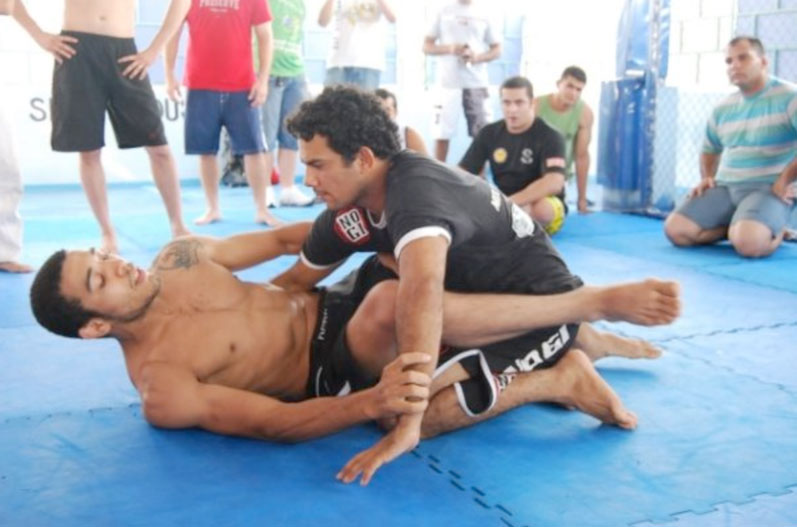 Jose Aldo training jiu-jitsu with Marcio Pontes in Manaus (Photo credit: Marcio Pontes Facebook)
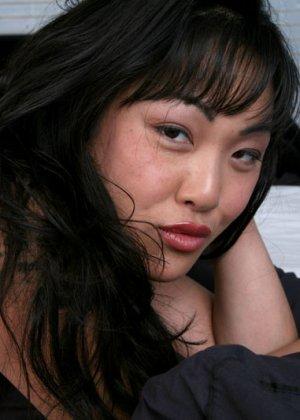 Секс европейца и зрелой азиатки - фото 20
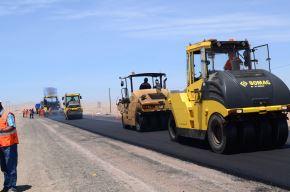 Construcción de carreteras. Cortesía Ositrán.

**WHAT YOU SHOULD DO**
Write out the listing above exactly as it stands, pictures excluded.

**OUTPUT FOR THIS TASK**
 Jose Aldo training jiu-jitsu with Marcio Pontes in Manaus (Photo credit: Marcio Pontes Facebook)
 Секс европейца и зрелой азиатки - фото 20
 Construcción de carreteras. Cortesía Ositrán.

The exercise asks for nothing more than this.